EXTRACTED TEXT =
NCAA Football: Texas at Maryland Tommy Gilligan-USA TODAY Sports

From looking at the box score, it seems odd the Texas Longhorns felt like they out of the game for a majority of the contest. They finished just two yards behind the Maryland Terrapins offensively, and averaged more yards per play than their competitor.

So why did it feel so lopsided at times?

The Longhorns made their money in the second quarter of the game, scoring 15 of their 29 points. At a closer look, Texas’ second period inflated its overall numbers for the game.

Texas amassed 176 of its 405 yards in the second quarter, 43 percent of its total output for the day, which includes 68 of its 142 rushing yards and 108 of the Horns 263 passing yards. 45 of their total yards in the second quarter came on just two plays — a 23-yard completion to Lil’Jordan Humphrey and a 22-yard touchdown pass to Collin Johnson.

If you isolate the other three quarters of the game, in which Texas racked up 229 yards on 50 plays, the Longhorns averaged 4.58 yards per play, nearly a full yard less than their average for the game.

Texas also struggled to extend drives, allowing vital time for the defense to rest and to create a rhythm for the offense.

After a five-play drive that ended with a punt to open the game, Texas’s second possession ended positively with a one-play touchdown drive. The Horns followed with four consecutive three-and-outs, but managed to cap the quarter with three drives of 69 yards, 36 yards, and 50 yards, two of which ended in touchdowns. Seven of their drives lasted less than 90 seconds of game time, with two of those drives leading to Maryland to touchdowns.

DATA EXTRACTS =
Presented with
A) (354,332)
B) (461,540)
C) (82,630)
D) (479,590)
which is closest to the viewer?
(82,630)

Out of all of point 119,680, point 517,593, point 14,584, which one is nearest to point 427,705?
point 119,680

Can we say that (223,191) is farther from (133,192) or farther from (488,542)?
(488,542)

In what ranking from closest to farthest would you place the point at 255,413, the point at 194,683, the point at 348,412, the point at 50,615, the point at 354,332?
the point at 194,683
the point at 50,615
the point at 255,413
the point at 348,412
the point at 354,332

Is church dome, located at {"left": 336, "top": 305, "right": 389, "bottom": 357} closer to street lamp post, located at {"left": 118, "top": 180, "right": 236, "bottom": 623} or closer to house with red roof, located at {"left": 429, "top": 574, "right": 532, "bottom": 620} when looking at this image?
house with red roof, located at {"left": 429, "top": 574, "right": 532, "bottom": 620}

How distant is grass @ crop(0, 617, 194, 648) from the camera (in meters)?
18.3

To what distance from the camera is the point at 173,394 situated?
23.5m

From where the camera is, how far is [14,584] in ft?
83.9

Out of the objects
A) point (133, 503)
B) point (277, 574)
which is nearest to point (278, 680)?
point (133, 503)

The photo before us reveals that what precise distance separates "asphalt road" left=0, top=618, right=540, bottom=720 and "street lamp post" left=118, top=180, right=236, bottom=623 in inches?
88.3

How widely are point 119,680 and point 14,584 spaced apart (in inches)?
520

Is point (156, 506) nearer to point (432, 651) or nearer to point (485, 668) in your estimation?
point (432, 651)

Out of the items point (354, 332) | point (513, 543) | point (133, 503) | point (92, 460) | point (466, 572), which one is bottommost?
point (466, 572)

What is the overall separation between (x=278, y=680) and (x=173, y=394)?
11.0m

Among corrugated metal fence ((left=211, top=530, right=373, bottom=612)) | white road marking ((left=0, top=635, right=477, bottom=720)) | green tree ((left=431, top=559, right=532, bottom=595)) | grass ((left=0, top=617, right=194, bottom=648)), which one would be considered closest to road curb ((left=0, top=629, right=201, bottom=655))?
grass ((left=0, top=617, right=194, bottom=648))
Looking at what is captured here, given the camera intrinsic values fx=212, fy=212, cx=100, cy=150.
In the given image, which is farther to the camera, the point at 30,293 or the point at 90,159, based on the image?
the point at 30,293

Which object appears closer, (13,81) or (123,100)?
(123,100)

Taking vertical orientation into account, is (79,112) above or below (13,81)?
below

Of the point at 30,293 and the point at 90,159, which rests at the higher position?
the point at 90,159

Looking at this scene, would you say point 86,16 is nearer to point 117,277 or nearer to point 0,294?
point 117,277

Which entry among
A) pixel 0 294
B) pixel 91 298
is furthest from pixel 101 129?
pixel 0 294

REQUIRED ACTION 1 =
List every drive length in yards that the article on the Texas–Maryland game gives for Texas.
REQUIRED ACTION 2 =
Extend the article on the Texas–Maryland game, continuing after its final sentence.
The records have no connection to the article on the Texas–Maryland game.

RESPONSE BOX 1 =
69 yards, 36 yards, 50 yards

RESPONSE BOX 2 =
On the other side of the ball, after struggling mightily in the first quarter, Texas managed to put the clamps on in the second half, helping to fuel the Longhorns’ comeback.

Isolating the first quarter, Maryland put up 181 yards on 23 yards, averaging 7.87 yards per play, including 93 yards to freshman Jeshaun Jones. The Texas defense managed to slow down that pace significantly in the following three quarters, holding the Terrapins to just 226 yards on 56 plays, a clip of 3.96 yards per play.

Following the first quarter Maryland put together just four drives longer than four plays, two of which resulted in the Terrapins’ 10 fourth-quarter points.

Regardless of how the numbers play out, there is one number that really matters, the 34-29 final score. If Texas cannot diagnose and correct the issues exposed on both sides of the ball against Maryland, the Longhorns could be in for a long season.